Violence domestique et féminicides

Par Éloïse Cabral

Cette semaine je me permets un article plus opiniâtré. Comme beaucoup de personnes au Québec, je m’indigne devant ces meurtres de femmes par leur conjoint ou ex-conjoint. Depuis le début de la pandémie, sept féminicides ont été commis sur le seul territoire du Québec, et encore faut-il se rappeler la situation sociale privilégiée qu’on vit ici. Dans les pays où les sujets de la violence domestique, des violences sexuelles, des crimes d’honneur et de la règlementation de la sphère privée demeurent tabous, où le filet social et les ressources alternatives et initiatives communautaires demeurent chroniquement sous-financées, la situation est bien pire. 

Je m’indigne évidemment devant les effets pervers de cette pandémie qui s’étire, qui confine les personnes à leur domicile, les abandonnant à la précarité financière, à l’isolement, à la vulnérabilité des difficultés qui viennent avec les portes closes. Comprenez-moi bien, je ne suis aucunement contre les mesures sanitaires—je me sens seulement un peu désemparée devant tout ce que la pandémie a exacerbé.

Je m’indigne du manque de ressources et de financement de projets du gouvernementquébécois, certes. Mais je crois qu’il est facile de pointer les autorités et les failles du système censé protéger les personnes vulnérables en oubliant de se regarder soi-même.

Tiens, ressortons un terme bien en vogue ces temps-ci : racisme systémique. Un terme qui désigne la reproduction de mécanismes, de comportements et d’attitudes discriminatoires à l’intérieur du système, de sorte que le racisme soit carrément institutionnalisé, présent dans nos institutions, non seulement dans les biais cognitifs de nos représentants, mais également dans la manière dont les décisions sont prises, dans la manière dont les politiques sont appliquées, dans la manière dont sont conçus nos systèmes de santé, d’éducation, de justice, etc.

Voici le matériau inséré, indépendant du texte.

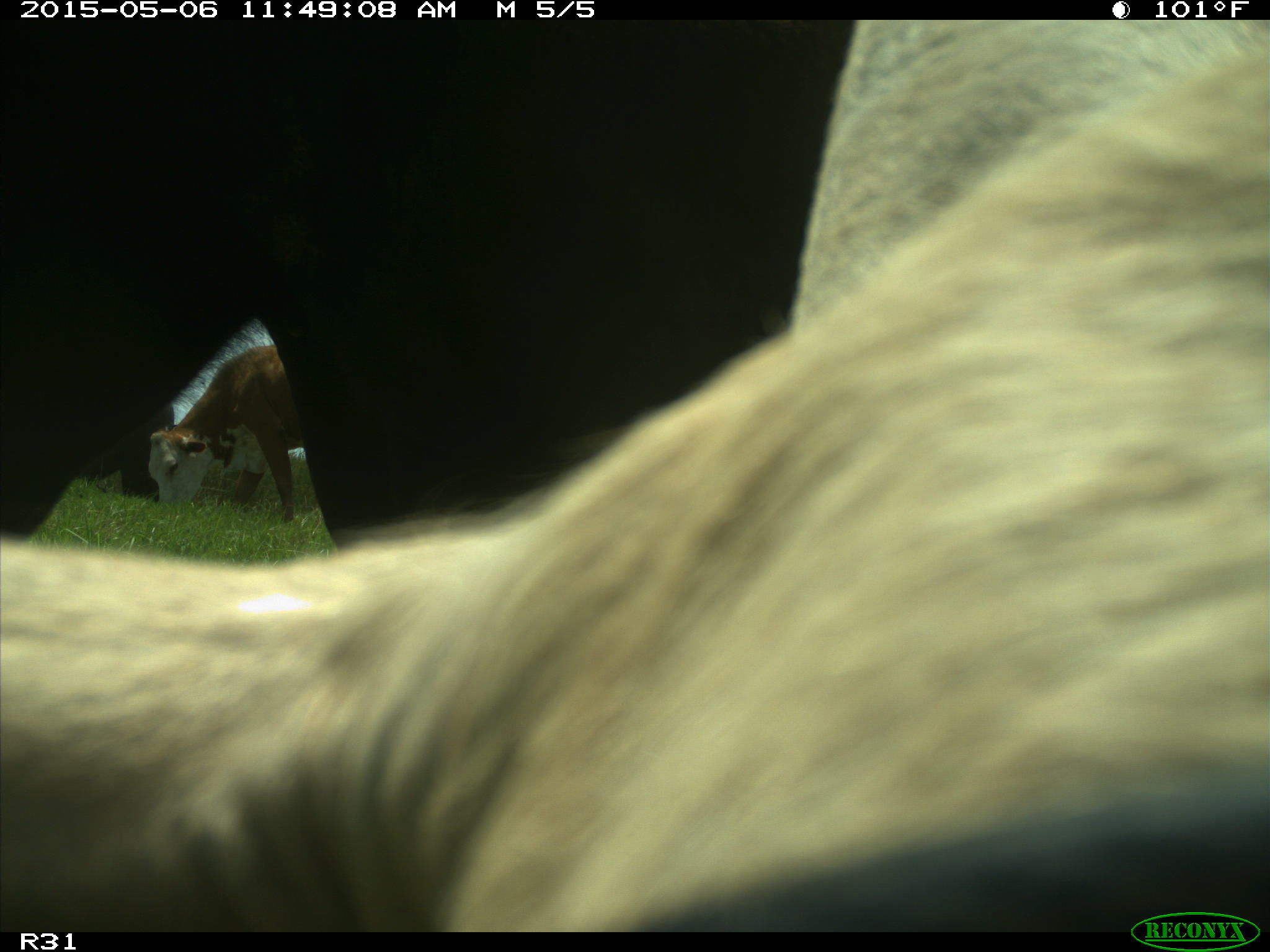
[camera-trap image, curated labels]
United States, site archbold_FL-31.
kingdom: Animalia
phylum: Chordata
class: Mammalia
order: Artiodactyla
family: Bovidae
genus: Bos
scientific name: Bos taurus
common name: domestic cow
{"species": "Bos taurus (domestic cow)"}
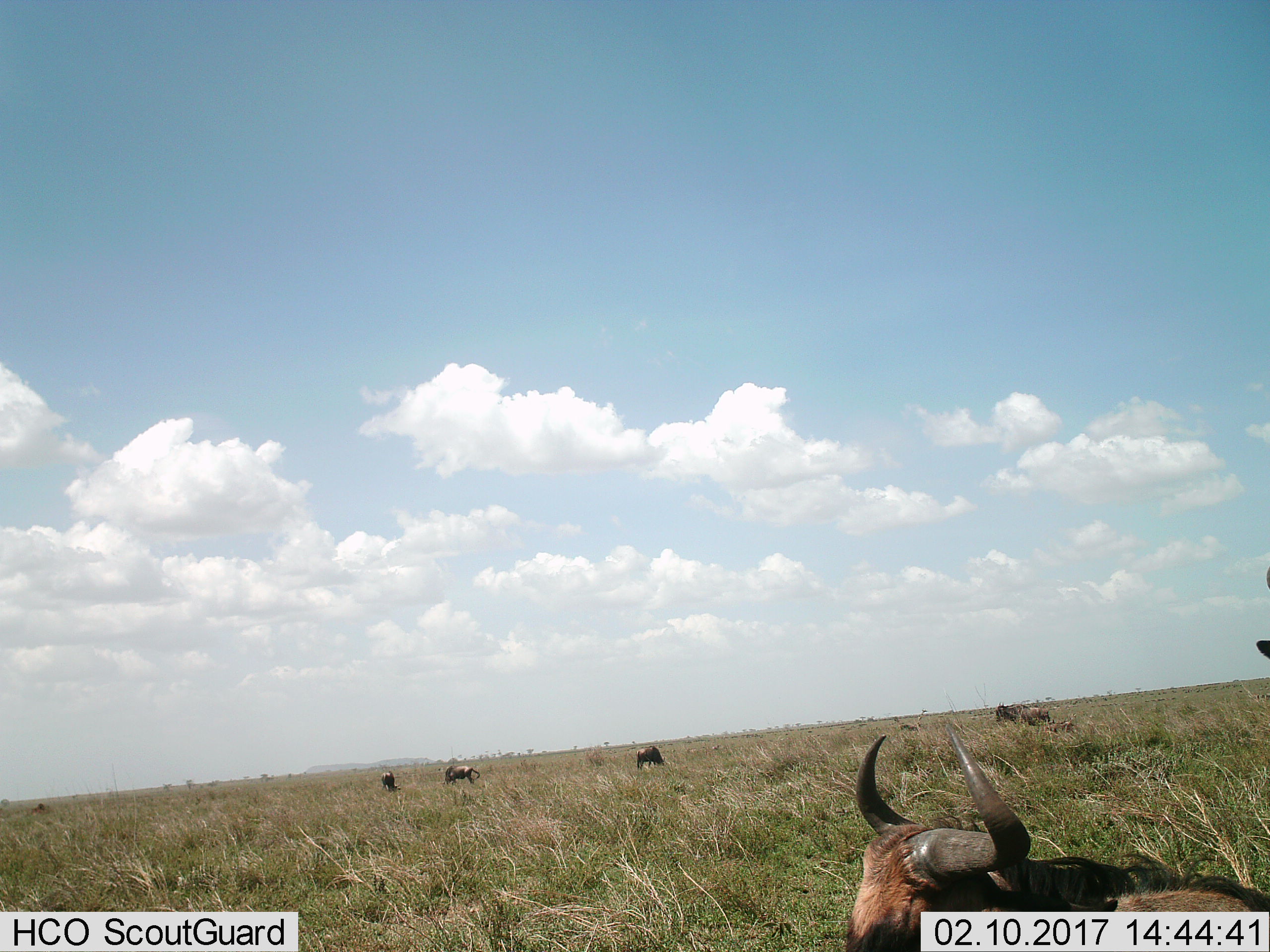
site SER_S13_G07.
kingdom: Animalia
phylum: Chordata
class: Mammalia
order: Artiodactyla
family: Bovidae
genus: Connochaetes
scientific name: Connochaetes taurinus taurinus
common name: blue wildebeest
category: wildebeestblue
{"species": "wildebeestblue (blue wildebeest) (Connochaetes taurinus taurinus)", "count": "6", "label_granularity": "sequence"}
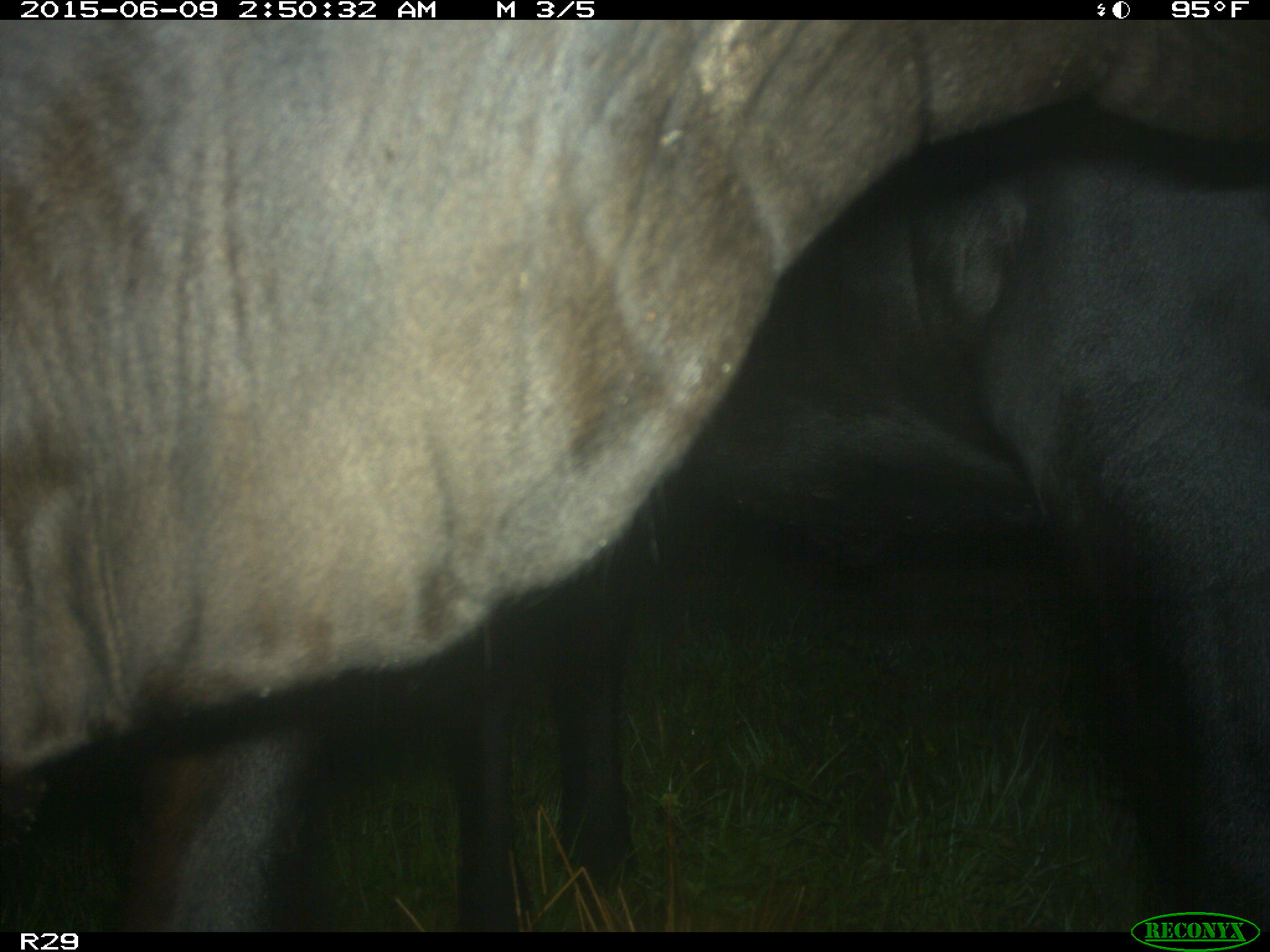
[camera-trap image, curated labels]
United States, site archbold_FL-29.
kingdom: Animalia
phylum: Chordata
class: Mammalia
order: Artiodactyla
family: Bovidae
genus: Bos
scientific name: Bos taurus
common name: domestic cow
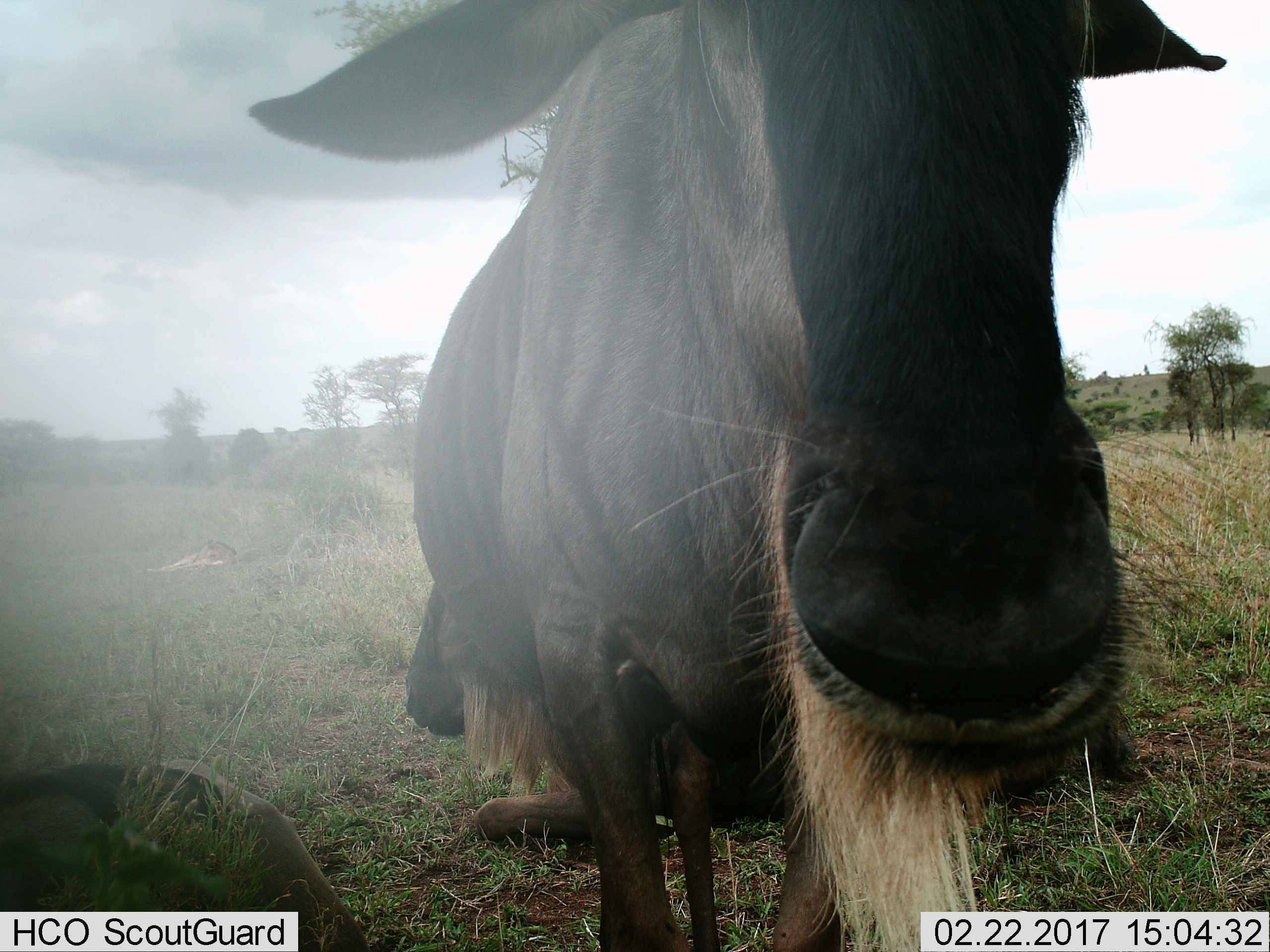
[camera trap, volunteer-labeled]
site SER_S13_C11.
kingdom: Animalia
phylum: Chordata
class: Mammalia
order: Artiodactyla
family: Bovidae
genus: Connochaetes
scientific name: Connochaetes taurinus taurinus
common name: blue wildebeest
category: wildebeestblue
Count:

Je reprends le concept de systémisme et j’y accole la notion des sexes et des genres. Se peut-il que le sexisme (discrimination basée sur le sexe ou le genre d’une personne) soit systémique?

Se peut-il que nos gouvernements, nos élus (environ 70% d’hommes au palier fédéral et environ 55% au palier provincial) reproduisent des comportements sexistes, adoptent des politiques sexistes ou maintiennent des systèmes et des mécanismes qui vont à l’encontre de l’atteinte de l’égalité des genres?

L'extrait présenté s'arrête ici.